4.3 Crystal growth-bulk and epitaxial film-part 4  (Page 4/4)

During the MBE process, growth can be monitored in situ by a number of methods:

Reflection high energy electron diffraction (RHEED), using forward scattering at grazing angle, which shows a maximum when there is a completed monolayer and a minimum when there is a partial layer as this produces more scattering;

Low energy electron diffraction (LEED), takes place in backscattering geometry and can be used to study surface morphology, but not during growth;

Auger electron spectroscopy (AES), records the type of atoms present;

Modulated beam mass spectrometry (MBMS), allows the chemical species and reaction kienetics to be studied.

Computer controlled shutters of each furnace allows precise control of the thickness of each layer, down to a single layer of atoms.

Intricate structures of layers of different materials can be fabricated this way e.g., semiconductor lasers, LEDs.

Before starting the epitaxial growth, in-situ cleaning of substrate is required. This is achieved by High Temperature Baking of the substrate. This decomposes and vaporizes the oxide layer over the substrate. The second method of in-situ cleaning is low energy ion beam of inert gas is used to sputter clean the surface. After the sputtering , low temperature anneal;ing is required to reorder the surface lattice system.

If there is a lattice mismatch between the substrate and the growing film, elastic energy is accumulated in the growing film. At some critical film thickness, the film may break/crack to lower the free energy of the film. The critical film thickness depends on the Young’s moduli, mismatch size, and surface tensions. Hence under heteroepitaxy, we must keep the thickness lower than critical film thickness.

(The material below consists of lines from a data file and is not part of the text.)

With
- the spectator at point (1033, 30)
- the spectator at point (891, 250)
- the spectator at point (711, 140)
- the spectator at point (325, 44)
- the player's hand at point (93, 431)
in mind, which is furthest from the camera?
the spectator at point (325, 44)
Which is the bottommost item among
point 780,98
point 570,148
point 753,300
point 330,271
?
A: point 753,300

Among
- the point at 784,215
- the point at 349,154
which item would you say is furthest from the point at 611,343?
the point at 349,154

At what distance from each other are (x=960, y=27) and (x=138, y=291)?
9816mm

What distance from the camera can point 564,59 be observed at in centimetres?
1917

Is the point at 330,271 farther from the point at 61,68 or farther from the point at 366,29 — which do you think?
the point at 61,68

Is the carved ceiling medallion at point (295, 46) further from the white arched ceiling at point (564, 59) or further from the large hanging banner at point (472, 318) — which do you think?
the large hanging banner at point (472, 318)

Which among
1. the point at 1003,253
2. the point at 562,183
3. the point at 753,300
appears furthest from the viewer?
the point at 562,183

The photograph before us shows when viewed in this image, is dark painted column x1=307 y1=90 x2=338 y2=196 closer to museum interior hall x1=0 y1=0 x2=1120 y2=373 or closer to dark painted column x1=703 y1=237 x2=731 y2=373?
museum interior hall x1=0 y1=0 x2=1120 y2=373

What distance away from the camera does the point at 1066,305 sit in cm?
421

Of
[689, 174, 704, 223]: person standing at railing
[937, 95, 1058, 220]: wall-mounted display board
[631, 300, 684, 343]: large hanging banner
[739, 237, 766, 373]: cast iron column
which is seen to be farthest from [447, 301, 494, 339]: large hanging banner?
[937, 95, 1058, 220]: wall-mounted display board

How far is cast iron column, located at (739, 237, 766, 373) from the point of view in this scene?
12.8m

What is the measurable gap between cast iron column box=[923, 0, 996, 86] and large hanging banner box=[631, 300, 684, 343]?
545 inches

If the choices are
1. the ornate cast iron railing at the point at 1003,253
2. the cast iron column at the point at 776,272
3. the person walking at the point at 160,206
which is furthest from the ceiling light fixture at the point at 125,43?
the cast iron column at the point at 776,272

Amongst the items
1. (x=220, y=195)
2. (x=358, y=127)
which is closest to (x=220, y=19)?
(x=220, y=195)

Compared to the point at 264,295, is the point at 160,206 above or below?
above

Figure 14 shows the physics of epitaxial growth in MBE system. . The aim of this process is to enable sharp interfaces to be formed between one type of alloy and the next e.g. GaAs and AlAs, and thus create structures which may confine electrons and exibit 2-dimensiona l behaviour. Molecular Beam Epitaxy ( MBE ) is basically a sophisticated form of vacuum evaporation.

METAL ORGANIC CHEMICAL VAPOUR PHASE DEPOSITION>

The growth process in MOCVD (metal-organic CVD, also known as MOVPE metal-organic vapour phase epitaxy) is similar to MBE, but the atoms are carried in gaseous form to the substrate. GaAlAs growth is achieved by using a mixture of hydrogen as a carrier gas and organometallic precursors such as trimethyl galium and/or trimethyl aluminium together with arsine. The growth rate can be 10 times greater than in MBE, the process does not require ultra high vacuum and it can be scaled up from research to production of commercial devices relatively easily. However, the preparation of the gaseous mixtures has to be very carefully controlled so that as yet it is unclear which technique will eventully dominate. One advantage MOVPE has over MBE is in the ability to grow phosphorous containing alloys, once phosphorous has been introduced into an MBE chamber it is almost impossible to grom anything else! One disadvantage is that in situ monitoring is more difficult.